In Britain and America, it is often found as a hybrid of black knapweed, Centaurea nigra. Unlike the black knapweed, the flower heads always look as if they are rayed, forming a more open star rather than a brush-like tuft.

== Distribution ==
Brown knapweed is native to Europe, extending to West Siberia and Caucasus. It has been introduced in North America, where it is often considered an invasive species, particularly in the northeastern United States and Canada.

== Description ==

=== Habit ===
Perennial herb that grows up to 20-100 cm tall.

=== Stem ===
Single or branched, straight erect, angular and rough.

=== Leaves ===
Stem leaves gathered in a rosette, single, ovate to lanceolate, often pinnately-arched, petioled.
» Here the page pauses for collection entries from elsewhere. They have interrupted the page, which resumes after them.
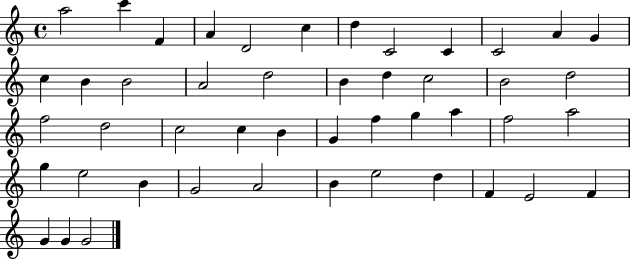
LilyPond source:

{
  \clef treble
  \time 4/4
  \defaultTimeSignature
  \key c \major
  a''2 c'''4 f'4 | a'4 d'2 c''4 | d''4 c'2 c'4 | c'2 a'4 g'4 | \break c''4 b'4 b'2 | a'2 d''2 | b'4 d''4 c''2 | b'2 d''2 | \break f''2 d''2 | c''2 c''4 b'4 | g'4 f''4 g''4 a''4 | f''2 a''2 | \break g''4 e''2 b'4 | g'2 a'2 | b'4 e''2 d''4 | f'4 e'2 f'4 | \break g'4 g'4 g'2 | \bar "|."
}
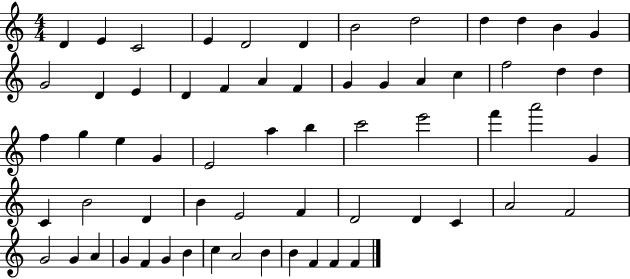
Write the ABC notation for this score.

X:1
T:Untitled
M:4/4
L:1/4
K:C
D E C2 E D2 D B2 d2 d d B G G2 D E D F A F G G A c f2 d d f g e G E2 a b c'2 e'2 f' a'2 G C B2 D B E2 F D2 D C A2 F2 G2 G A G F G B c A2 B B F F F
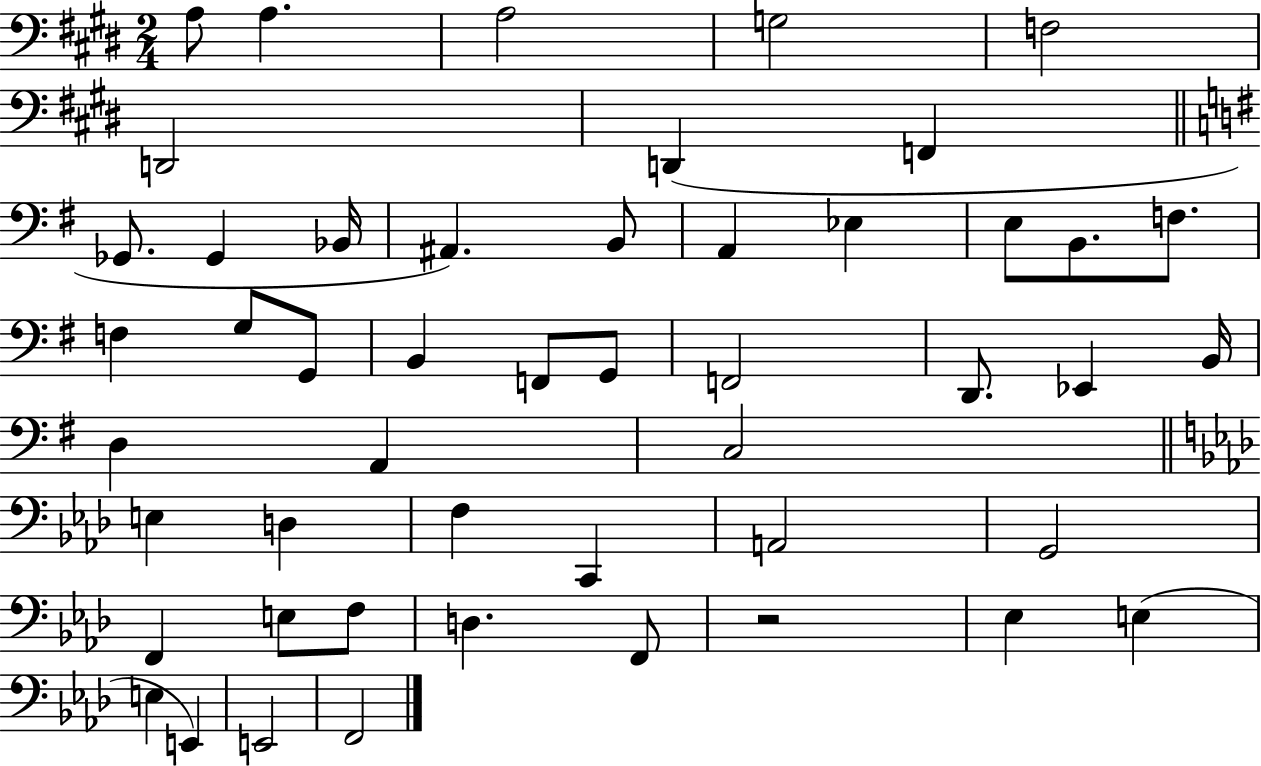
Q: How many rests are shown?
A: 1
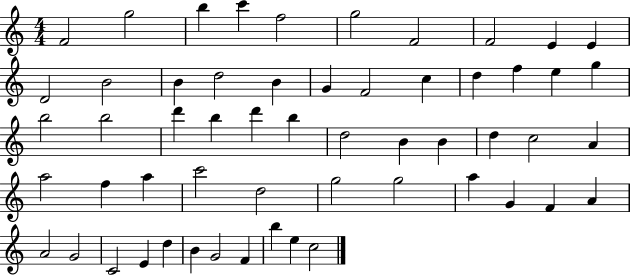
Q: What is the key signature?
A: C major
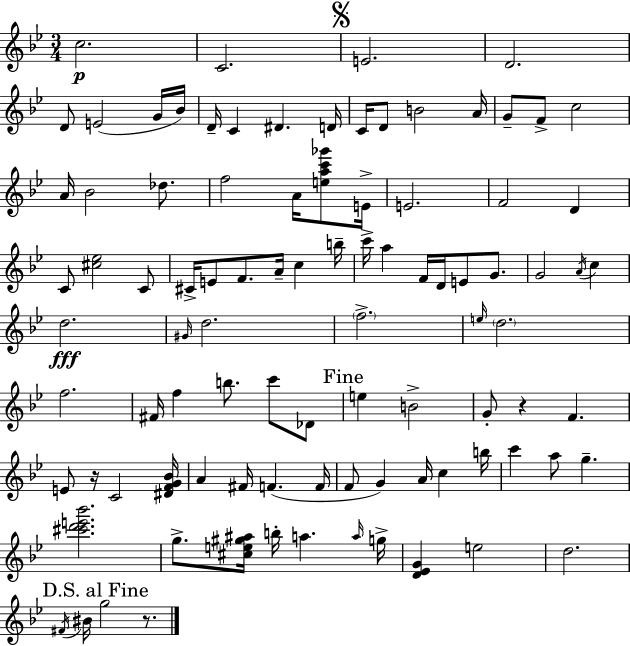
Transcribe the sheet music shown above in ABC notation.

X:1
T:Untitled
M:3/4
L:1/4
K:Bb
c2 C2 E2 D2 D/2 E2 G/4 _B/4 D/4 C ^D D/4 C/4 D/2 B2 A/4 G/2 F/2 c2 A/4 _B2 _d/2 f2 A/4 [eac'_g']/2 E/4 E2 F2 D C/2 [^c_e]2 C/2 ^C/4 E/2 F/2 A/4 c b/4 c'/4 a F/4 D/4 E/2 G/2 G2 A/4 c d2 ^G/4 d2 f2 e/4 d2 f2 ^F/4 f b/2 c'/2 _D/2 e B2 G/2 z F E/2 z/4 C2 [^DFG_B]/4 A ^F/4 F F/4 F/2 G A/4 c b/4 c' a/2 g [^c'd'e'_b']2 g/2 [^ce^g^a]/4 b/4 a a/4 g/4 [D_EG] e2 d2 ^F/4 ^B/4 g2 z/2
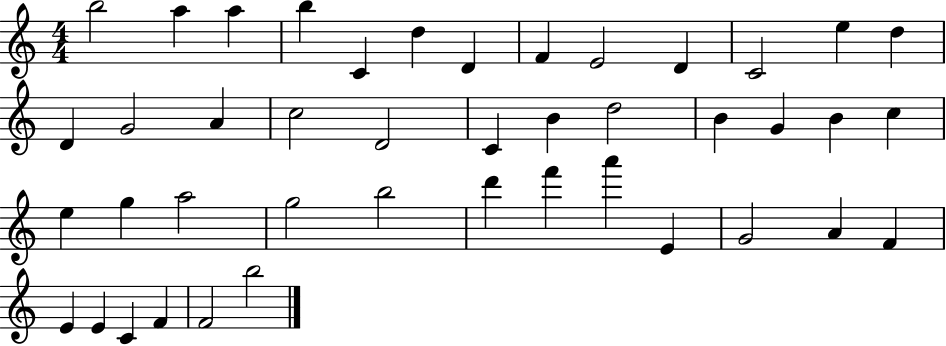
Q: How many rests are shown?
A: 0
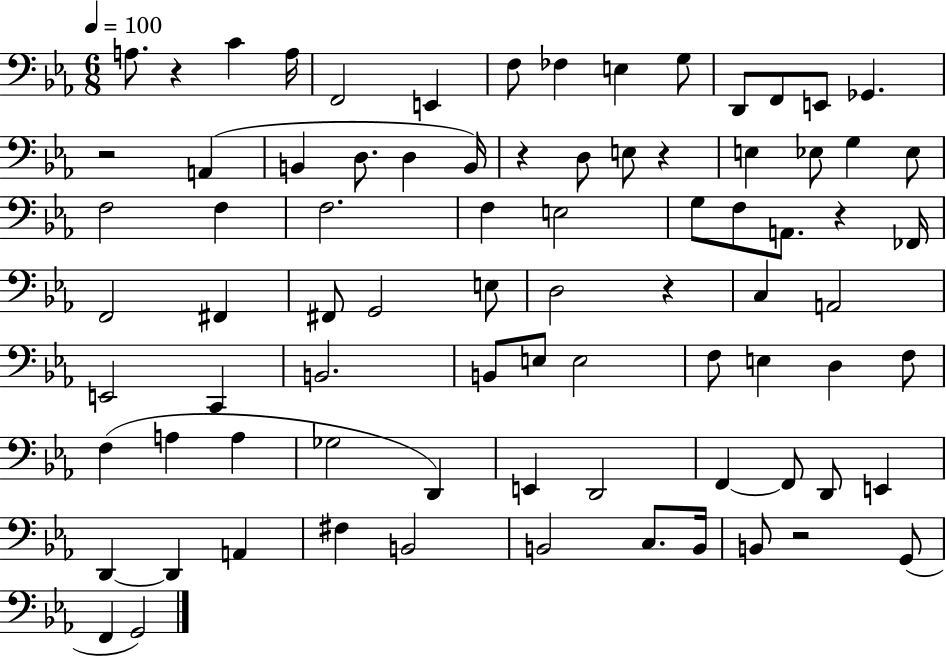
{
  \clef bass
  \numericTimeSignature
  \time 6/8
  \key ees \major
  \tempo 4 = 100
  a8. r4 c'4 a16 | f,2 e,4 | f8 fes4 e4 g8 | d,8 f,8 e,8 ges,4. | \break r2 a,4( | b,4 d8. d4 b,16) | r4 d8 e8 r4 | e4 ees8 g4 ees8 | \break f2 f4 | f2. | f4 e2 | g8 f8 a,8. r4 fes,16 | \break f,2 fis,4 | fis,8 g,2 e8 | d2 r4 | c4 a,2 | \break e,2 c,4 | b,2. | b,8 e8 e2 | f8 e4 d4 f8 | \break f4( a4 a4 | ges2 d,4) | e,4 d,2 | f,4~~ f,8 d,8 e,4 | \break d,4~~ d,4 a,4 | fis4 b,2 | b,2 c8. b,16 | b,8 r2 g,8( | \break f,4 g,2) | \bar "|."
}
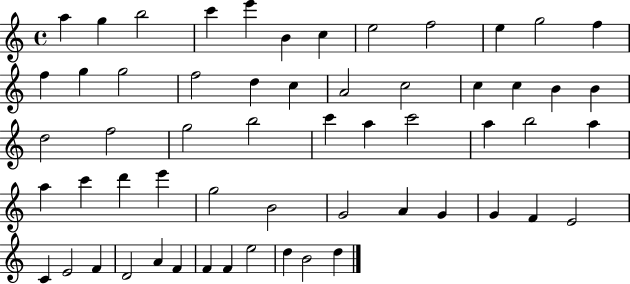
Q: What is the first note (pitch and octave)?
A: A5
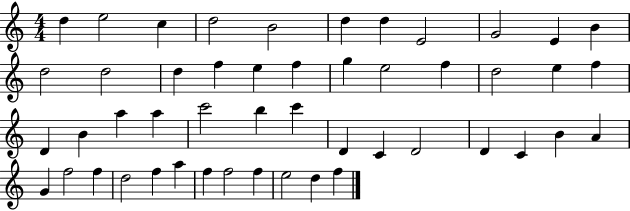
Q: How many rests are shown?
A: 0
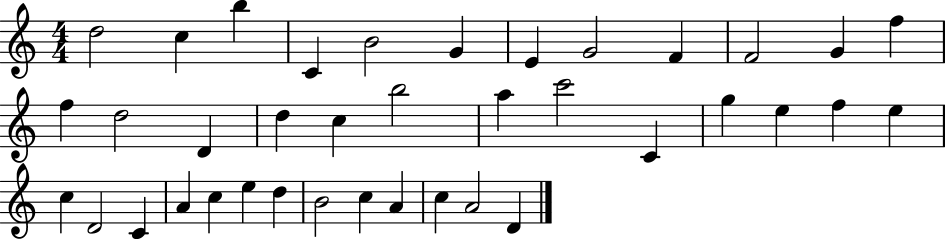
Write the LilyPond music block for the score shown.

{
  \clef treble
  \numericTimeSignature
  \time 4/4
  \key c \major
  d''2 c''4 b''4 | c'4 b'2 g'4 | e'4 g'2 f'4 | f'2 g'4 f''4 | \break f''4 d''2 d'4 | d''4 c''4 b''2 | a''4 c'''2 c'4 | g''4 e''4 f''4 e''4 | \break c''4 d'2 c'4 | a'4 c''4 e''4 d''4 | b'2 c''4 a'4 | c''4 a'2 d'4 | \break \bar "|."
}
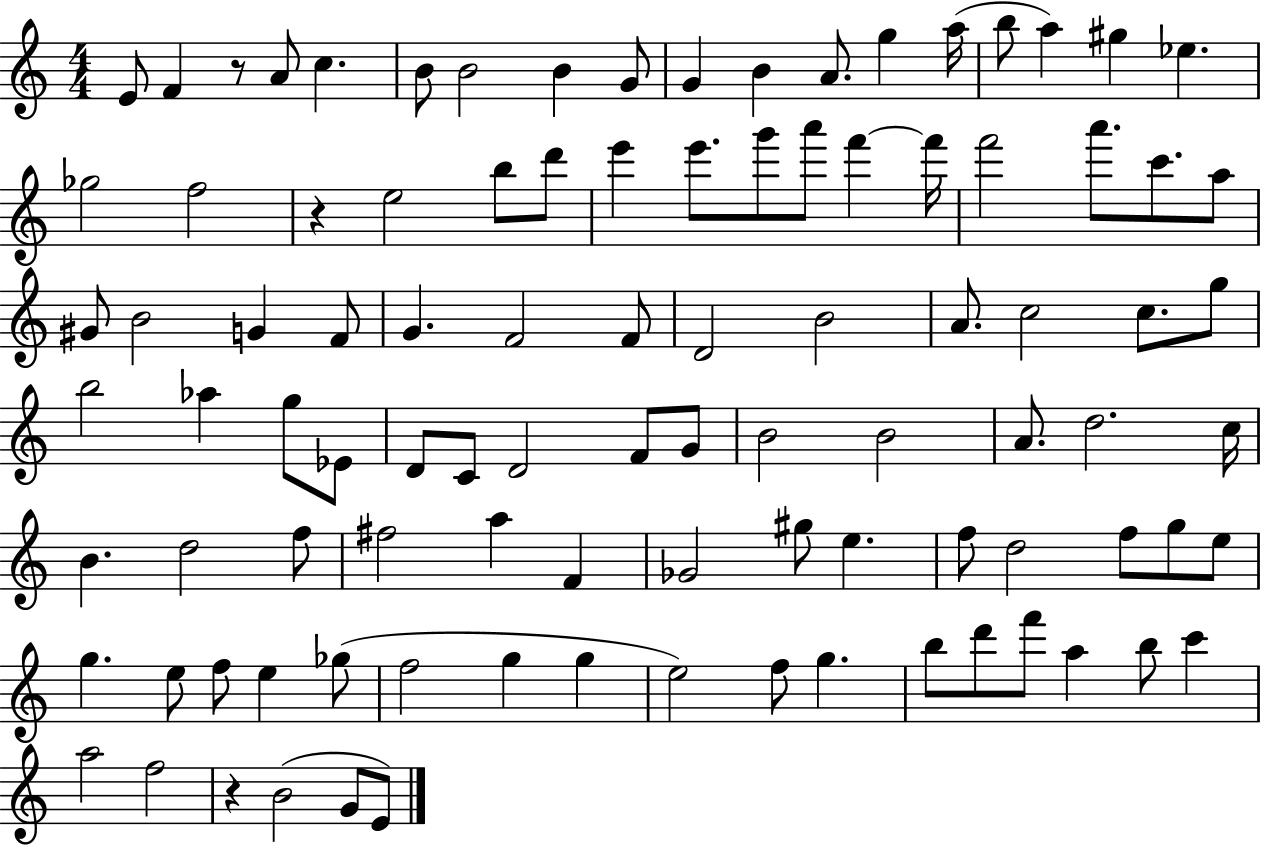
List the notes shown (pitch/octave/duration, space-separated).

E4/e F4/q R/e A4/e C5/q. B4/e B4/h B4/q G4/e G4/q B4/q A4/e. G5/q A5/s B5/e A5/q G#5/q Eb5/q. Gb5/h F5/h R/q E5/h B5/e D6/e E6/q E6/e. G6/e A6/e F6/q F6/s F6/h A6/e. C6/e. A5/e G#4/e B4/h G4/q F4/e G4/q. F4/h F4/e D4/h B4/h A4/e. C5/h C5/e. G5/e B5/h Ab5/q G5/e Eb4/e D4/e C4/e D4/h F4/e G4/e B4/h B4/h A4/e. D5/h. C5/s B4/q. D5/h F5/e F#5/h A5/q F4/q Gb4/h G#5/e E5/q. F5/e D5/h F5/e G5/e E5/e G5/q. E5/e F5/e E5/q Gb5/e F5/h G5/q G5/q E5/h F5/e G5/q. B5/e D6/e F6/e A5/q B5/e C6/q A5/h F5/h R/q B4/h G4/e E4/e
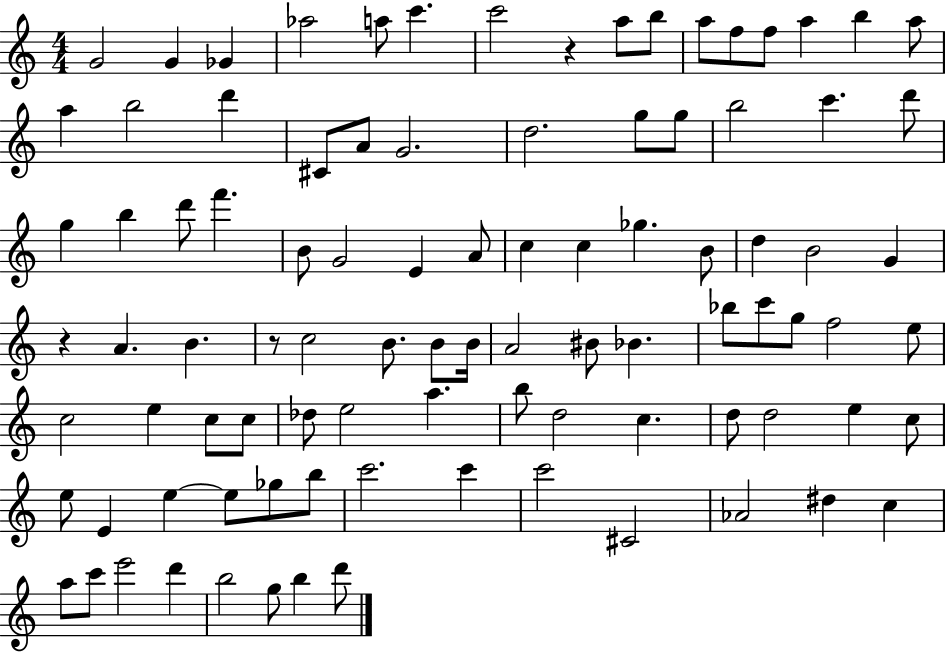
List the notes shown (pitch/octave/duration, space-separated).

G4/h G4/q Gb4/q Ab5/h A5/e C6/q. C6/h R/q A5/e B5/e A5/e F5/e F5/e A5/q B5/q A5/e A5/q B5/h D6/q C#4/e A4/e G4/h. D5/h. G5/e G5/e B5/h C6/q. D6/e G5/q B5/q D6/e F6/q. B4/e G4/h E4/q A4/e C5/q C5/q Gb5/q. B4/e D5/q B4/h G4/q R/q A4/q. B4/q. R/e C5/h B4/e. B4/e B4/s A4/h BIS4/e Bb4/q. Bb5/e C6/e G5/e F5/h E5/e C5/h E5/q C5/e C5/e Db5/e E5/h A5/q. B5/e D5/h C5/q. D5/e D5/h E5/q C5/e E5/e E4/q E5/q E5/e Gb5/e B5/e C6/h. C6/q C6/h C#4/h Ab4/h D#5/q C5/q A5/e C6/e E6/h D6/q B5/h G5/e B5/q D6/e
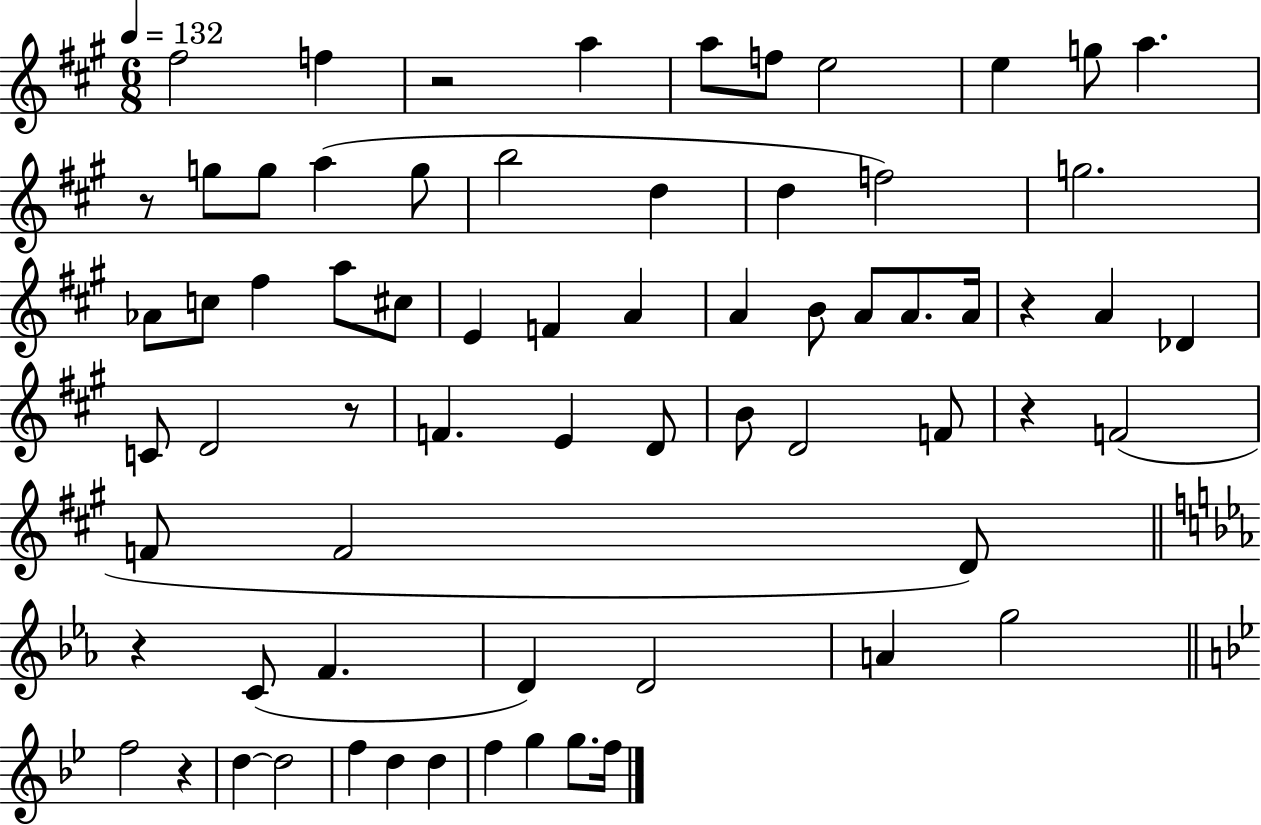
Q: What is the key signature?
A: A major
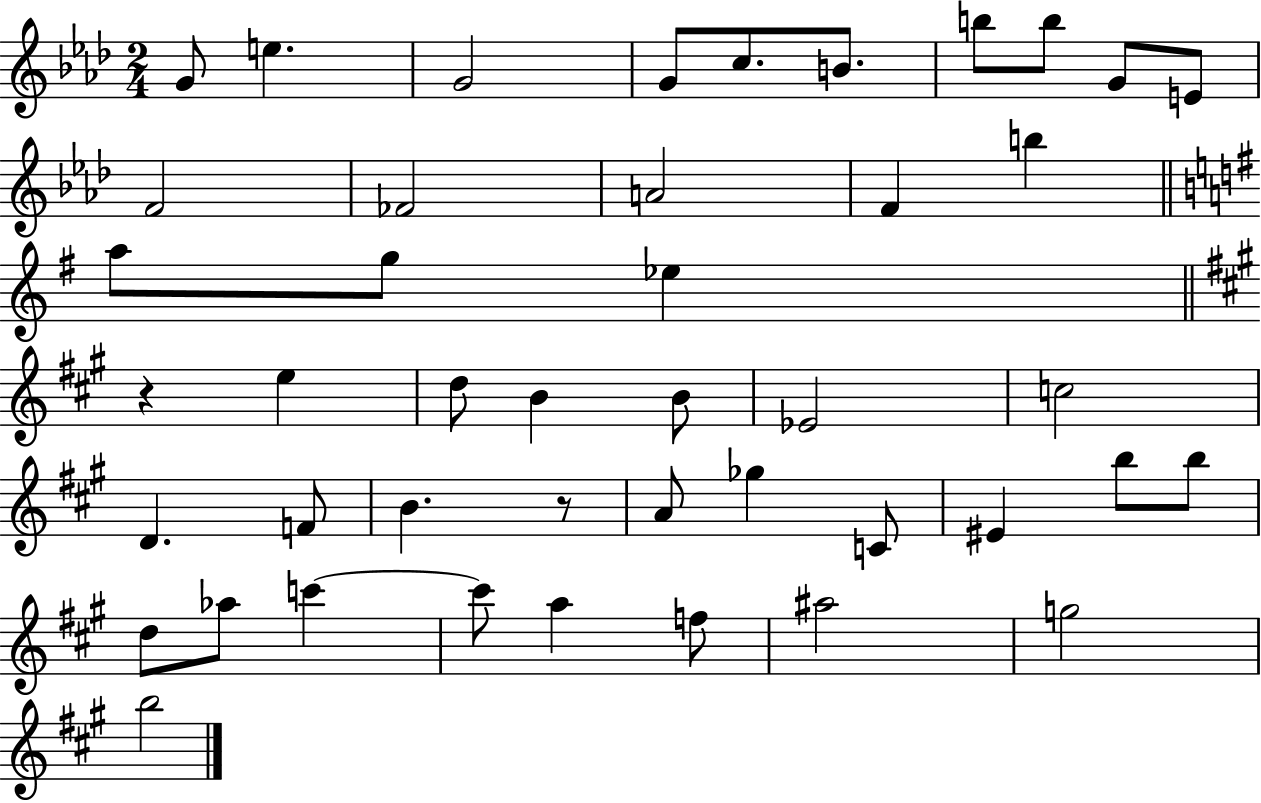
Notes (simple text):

G4/e E5/q. G4/h G4/e C5/e. B4/e. B5/e B5/e G4/e E4/e F4/h FES4/h A4/h F4/q B5/q A5/e G5/e Eb5/q R/q E5/q D5/e B4/q B4/e Eb4/h C5/h D4/q. F4/e B4/q. R/e A4/e Gb5/q C4/e EIS4/q B5/e B5/e D5/e Ab5/e C6/q C6/e A5/q F5/e A#5/h G5/h B5/h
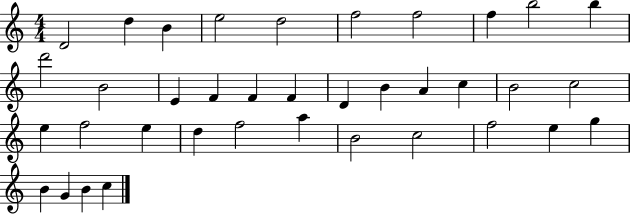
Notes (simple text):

D4/h D5/q B4/q E5/h D5/h F5/h F5/h F5/q B5/h B5/q D6/h B4/h E4/q F4/q F4/q F4/q D4/q B4/q A4/q C5/q B4/h C5/h E5/q F5/h E5/q D5/q F5/h A5/q B4/h C5/h F5/h E5/q G5/q B4/q G4/q B4/q C5/q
Stem leaves sedentary, entire-edged with a tapered base.

=== Flowers ===
Collected in baskets set singly at the top of the stems, 2-6 cm wide. The basket has a perianth that is 1-2 cm long, egg-shaped. The leaves of the sheath are rounded, entire-edged, or crested, pale to brown in color. Flowers are tubular, violet-purple, occasionally white. Marginal flowers larger, fertile with a distinctly bipinnate corolla, inner flowers hermaphroditic. The stamens push the anthers upward under the touch of an insect, making it easier for them to carry pollen. Flowering occurs from June to October.

=== Fruits ===
Shiny achenes, inverted ovate, about 3 mm long, without a pappus.